Edgerton’s movie is remarkably restrained in its depiction of the violence of the program: there are veiled threats and slips of verbal abuse from instructors (including one played by a menacingly tattoo-sleeved Flea from the Red Hot Chili Peppers), as well as one climactic exorcism” scene that ends with a fellow enrollee literally beaten with a Bible to rid him of his alleged sins.

Instead, the trauma that the movie so poignantly depicts derives almost entirely from the cruelty of telling teenagers again and again and again that there is something wrong with them because of their sexuality, and that anger and ferocity and conviction and repression are the only keys to passing back into the realm of the normal.

A Star Is Born

A STAR IS BORN.

There is no reason why A Star Is Born, actor Bradley Cooper’s directorial debut co-starring pop superstar Lady Gaga, should be any good. One watch (or several watches) of the trailer should reveal that this movie is a kitschy, corny, sentimental mess.

Which it’s not. Well, it is kitchy and corny and sentimental at times, but it’s also a riveting and emotionally honest love story between two talented artists whose creativity and affections sustain one another, but whose ambitions drive them apart.

The story is a cinematically familiar one, having been told under the same title at least two times before.

Cooper plays Jackson Maine, a successful rock’n’roll singer-songwriter whose disaffection with stardom exacerbates his alcoholism and pill addiction. Looking for a drink as he drives to the airport to fly to yet another festival gig, he stumbles into a Los Angeles drag bar, where he watches a waitress played by Lady Gaga perform Edith Piaf’s La vie en rose.”

The movie could have ended right there and I would have been satisfied. Lady Gaga gives an electrifying performance, playful and yearning and sensual and intensely personal. Cooper’s camera captures every moment of it. Not in the glitzy, frantic style of a music video, but with patience and charm and captive attention, the same attention with which the audience and Cooper are watching, and the same attention with which Lady Gaga invests her craft.

Fortunately, the movie doesn’t stop there. It goes on to show the requisite rise and fall of the couple, and, admittedly, the come up is much more engrossing than the plateau and the come down.

And yet, throughout the movie, the two leads and the team behind the camera succeed in convincing everyone watching that these two uniquely talented individuals actually care deeply about one another. It’s more than just on-screen chemistry, which there’s plenty of as well.
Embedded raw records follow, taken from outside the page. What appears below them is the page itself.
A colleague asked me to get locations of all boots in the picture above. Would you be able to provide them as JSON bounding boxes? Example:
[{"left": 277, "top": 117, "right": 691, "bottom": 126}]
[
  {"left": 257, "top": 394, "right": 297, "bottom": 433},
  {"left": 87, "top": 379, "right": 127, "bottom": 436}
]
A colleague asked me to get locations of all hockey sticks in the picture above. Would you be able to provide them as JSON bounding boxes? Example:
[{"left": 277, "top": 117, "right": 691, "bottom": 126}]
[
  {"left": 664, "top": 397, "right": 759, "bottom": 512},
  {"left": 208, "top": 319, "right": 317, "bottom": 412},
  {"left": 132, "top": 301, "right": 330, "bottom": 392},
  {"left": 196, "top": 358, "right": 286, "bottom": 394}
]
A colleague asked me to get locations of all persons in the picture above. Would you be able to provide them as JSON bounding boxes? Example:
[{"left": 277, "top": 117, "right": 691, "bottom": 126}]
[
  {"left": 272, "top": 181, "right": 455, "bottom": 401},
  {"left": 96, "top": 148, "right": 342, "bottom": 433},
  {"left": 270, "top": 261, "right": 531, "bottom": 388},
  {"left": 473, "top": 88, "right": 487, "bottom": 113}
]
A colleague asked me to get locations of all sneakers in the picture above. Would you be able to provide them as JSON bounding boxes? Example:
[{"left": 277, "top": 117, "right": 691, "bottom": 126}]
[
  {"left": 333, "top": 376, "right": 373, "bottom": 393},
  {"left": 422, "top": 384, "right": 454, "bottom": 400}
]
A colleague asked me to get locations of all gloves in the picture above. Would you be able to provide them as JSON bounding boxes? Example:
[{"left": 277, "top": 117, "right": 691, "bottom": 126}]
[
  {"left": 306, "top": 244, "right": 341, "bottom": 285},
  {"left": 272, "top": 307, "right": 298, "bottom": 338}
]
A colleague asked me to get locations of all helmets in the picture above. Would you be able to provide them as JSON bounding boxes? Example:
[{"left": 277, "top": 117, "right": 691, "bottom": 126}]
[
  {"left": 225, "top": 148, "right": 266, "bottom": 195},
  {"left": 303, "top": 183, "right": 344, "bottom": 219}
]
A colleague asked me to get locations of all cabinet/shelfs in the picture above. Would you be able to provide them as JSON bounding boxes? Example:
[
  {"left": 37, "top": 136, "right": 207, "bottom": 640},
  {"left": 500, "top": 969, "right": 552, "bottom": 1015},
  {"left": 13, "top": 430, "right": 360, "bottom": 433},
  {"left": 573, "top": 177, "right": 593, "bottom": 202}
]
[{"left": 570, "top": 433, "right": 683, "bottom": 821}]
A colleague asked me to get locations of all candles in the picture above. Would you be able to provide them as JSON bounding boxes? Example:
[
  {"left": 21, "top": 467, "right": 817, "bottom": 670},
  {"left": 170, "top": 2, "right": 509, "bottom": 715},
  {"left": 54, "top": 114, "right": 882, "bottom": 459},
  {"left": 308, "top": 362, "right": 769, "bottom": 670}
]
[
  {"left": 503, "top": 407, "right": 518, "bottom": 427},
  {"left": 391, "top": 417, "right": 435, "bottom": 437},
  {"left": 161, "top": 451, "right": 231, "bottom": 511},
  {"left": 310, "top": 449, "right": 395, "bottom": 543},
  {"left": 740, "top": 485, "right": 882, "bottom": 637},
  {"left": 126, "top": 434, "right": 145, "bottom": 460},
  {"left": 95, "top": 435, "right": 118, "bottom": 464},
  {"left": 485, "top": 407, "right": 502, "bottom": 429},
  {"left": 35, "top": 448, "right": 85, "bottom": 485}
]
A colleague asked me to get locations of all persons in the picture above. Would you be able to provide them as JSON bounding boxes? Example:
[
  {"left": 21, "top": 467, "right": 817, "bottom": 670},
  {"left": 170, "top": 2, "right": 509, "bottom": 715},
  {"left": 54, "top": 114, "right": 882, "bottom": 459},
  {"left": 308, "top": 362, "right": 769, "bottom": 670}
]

A Star Is Born feels like it is truly showing the love, of music, of performance, of a partner, that love songs are written for. And with the narrative so centered around the message that artists must first and foremost be true to themselves and honest with their audiences during their brief opportunities to communicate with the world through their craft, that emotional honesty in the movie itself seems a fitting accomplishment.

Overheard at TIFF

Hundreds of eager celebrity hunters outside of a festival premiere on King Street.

Following are snippets of dialogue that your handy reporter overheard while waiting in line for the next movie to start.

There needs to be a shhh equivalent for visual distractions.”— one film critic indignant about just how many audience members look at their smartphones over the course of a movie. And it’s true. Nothing is more effective at pulling one’s eye from a movie screen in a dark theater than a pinprick of light in the lap of the person three rows in front of you.

This is a short film by Wiseman-standards.” — one critic commenting on the new two-and-a-half-hour documentary Monrovia, Indiana from director Frederick Wiseman. Wiseman’s films are legendary for taking comprehensive, interview-free looks at how large, diverse, complex institutions function: hospitals, high schools, colleges, even neighborhoods like Jackson Heights, Queens, and, now, small midwestern towns like Monrovia. His films are also notorious for being two, three, sometimes even four hours long.

The lovemaking scene was the most disgusting thing I’ve ever seen.” — one critic talking about the new Swedish movie Border. I haven’t seen the movie yet. But I’ll take his word for it.